Looking to the year ahead and further forward, PSA International group chairman Fock Siew Wah warned that “the world and our industry will continue to be buffeted by an inexorable range and accelerating pace of transformation and disruptions in the way goods are produced, sold, transported and used.”
“PSA will continue to work closely with its partners and customers to tap the relevant technologies, develop innovative solutions that facilitate trade flow and improve processes, and co-create business models that will bring sustained benefits and value to all stakeholders in the global supply chain,” Fock concluded.
Group ceo Tan Chong Meng also noted the increasingly digital dimension to the upcoming changes in the industry. “As we witness the current wave of digitalisation and acknowledge the increasing quest for cargo flow visibility, we believe PSA can work with our customers and partners to create a new suite of solutions that exploit the opportunities which digitalisation offers, taking advantage of the fact that PSA already operates at key nodes of global trade and supply chains,” he said.

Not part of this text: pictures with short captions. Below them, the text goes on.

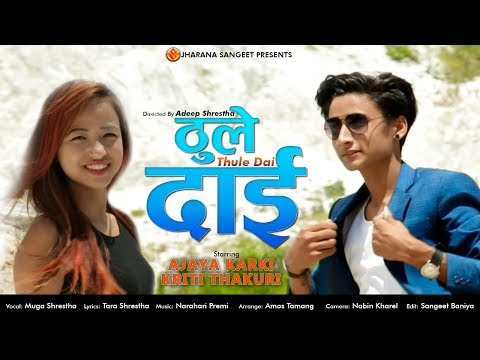 Thule Dai | Muga Shrestha | New Nepali Song 2074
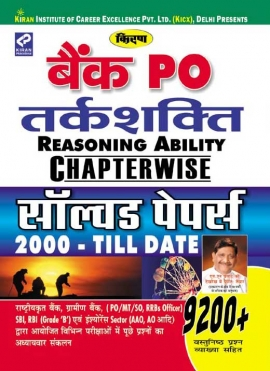 Bank PO Reasoning Ability Chapterwise Solved Papers 2000 - Till date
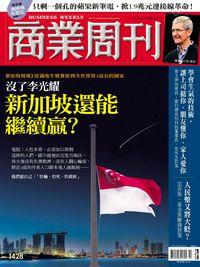商業周刊 2015/03/30 [第1428期]:沒了李光耀 新加坡還能 繼續贏?
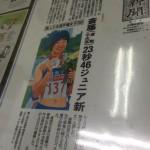 岡山県立倉敷中央高校にて3年目の『集中力発揮講座』を実施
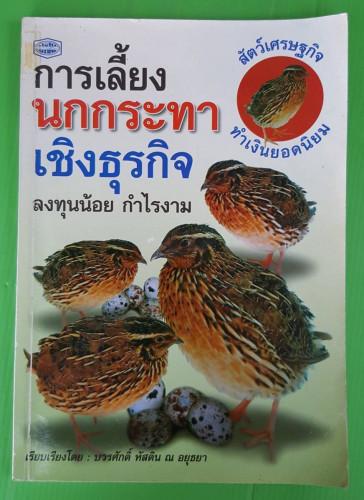 การเลี้ยงนกกระทาเชิงธุรกิจ โดย บวรศักดิ์ หัสดิน ณ อยุธยา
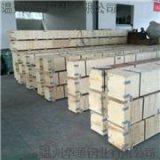 浙江316L低碳不锈钢管DN15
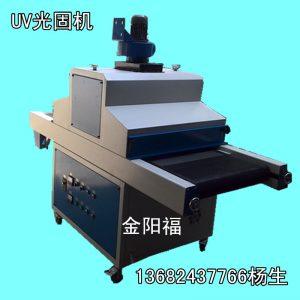uv固化机_UV固化机摄相头胶水UV机UV烘干机专业生产UV机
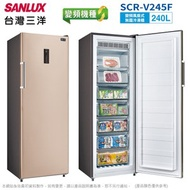 預購~台灣三洋240L直立式變頻無霜冷凍櫃SCR-V245F~含拆箱定位(預計6月中旬到貨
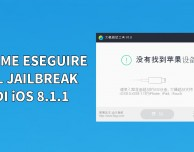 GUIDA: come eseguire il Jailbreak di iOS 8.1.1 e 8.2 beta su iPhone con TaiG – WINDOWS | VIDEO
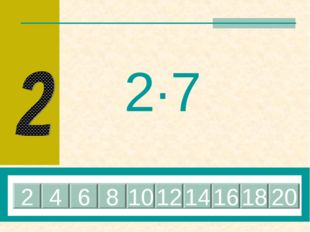 2·7 14 4 6 8 10 12 2 16 18 20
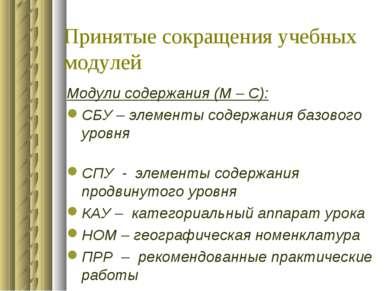 Принятые сокращения учебных модулей Модули содержания (М – С): СБУ – элементы...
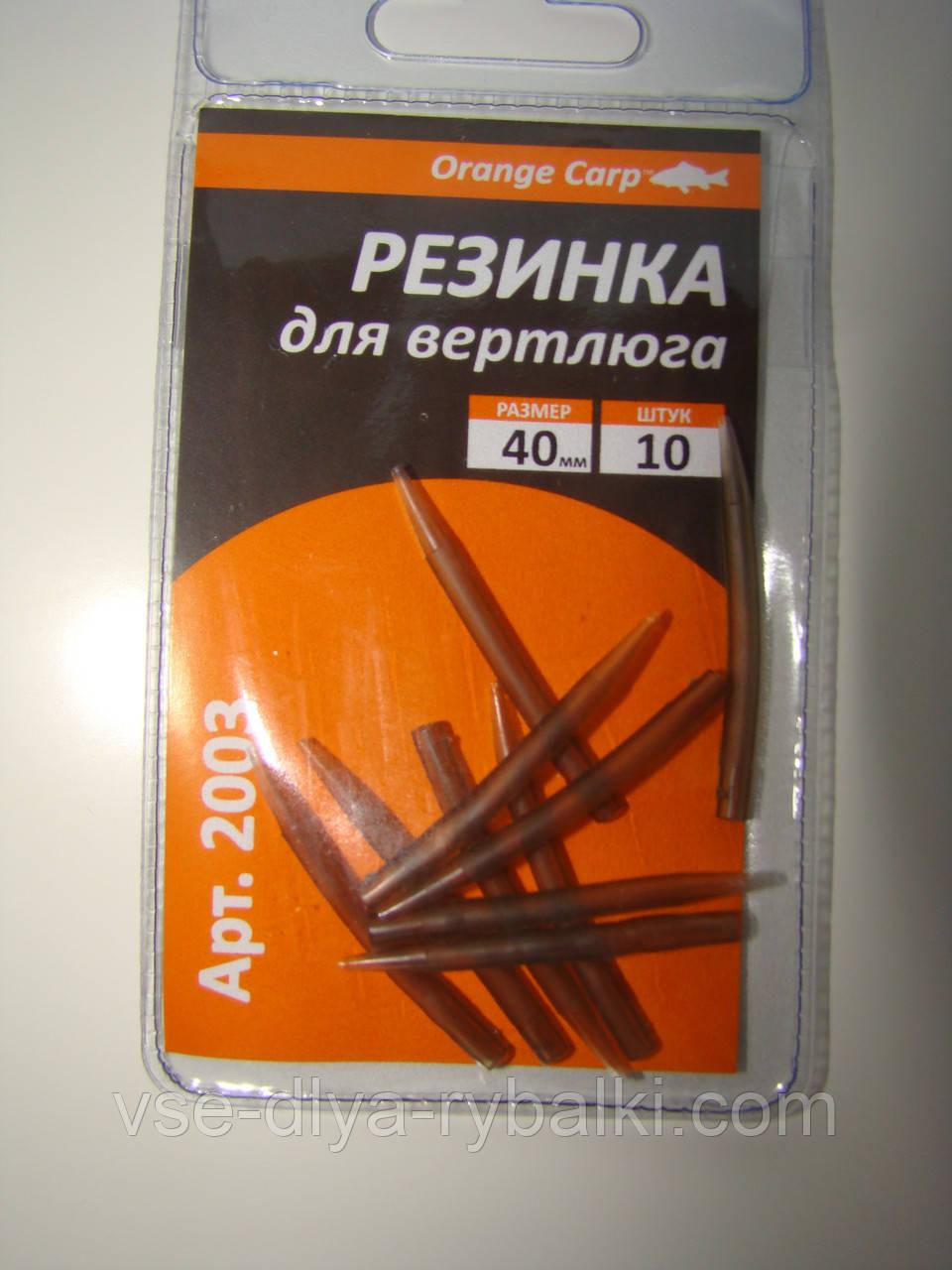 Гумка для вертлюга 40 мм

“Going into 2018, we are keenly aware that the dynamics of our industry remain highly changeable and competitive. PSA will therefore keep an open mind, embrace change and collaboration, seize opportunities, and seek common good,” Tan added.
Meanwhile, with one eye on the dynamic changes in store in the future and the other firmly fixed on managing the present challenges, PSA saw good gains in both its international and flagship Singapore operations in 2017.
As a whole, PSA International (PSA) handled 74.24m teu in 2017, representing an increase of 9.8% from the previous year.
PSA’s flagship Singapore Terminals contributed 33.35m teu of that, with throughput rising 9.0% over 2016. PSA terminals outside Singapore delivered a total throughput of 40.89m teu, growing at a slightly faster pace of 10.4% over 2016.
Acknowledging the role of the recovery in the global economy, Tan said: “2017 ended on a relatively positive note as global container throughput had its strongest showing since 2011, aided by stronger economic growth in many countries.”
Alluding to the much speculated volume gains at the expense of neighbouring ports, he also noted that “the frenzied container liner shipping consolidation in 2016, which percolated into service deployment changes in 2017, also contributed towards PSA's group throughput for the year”.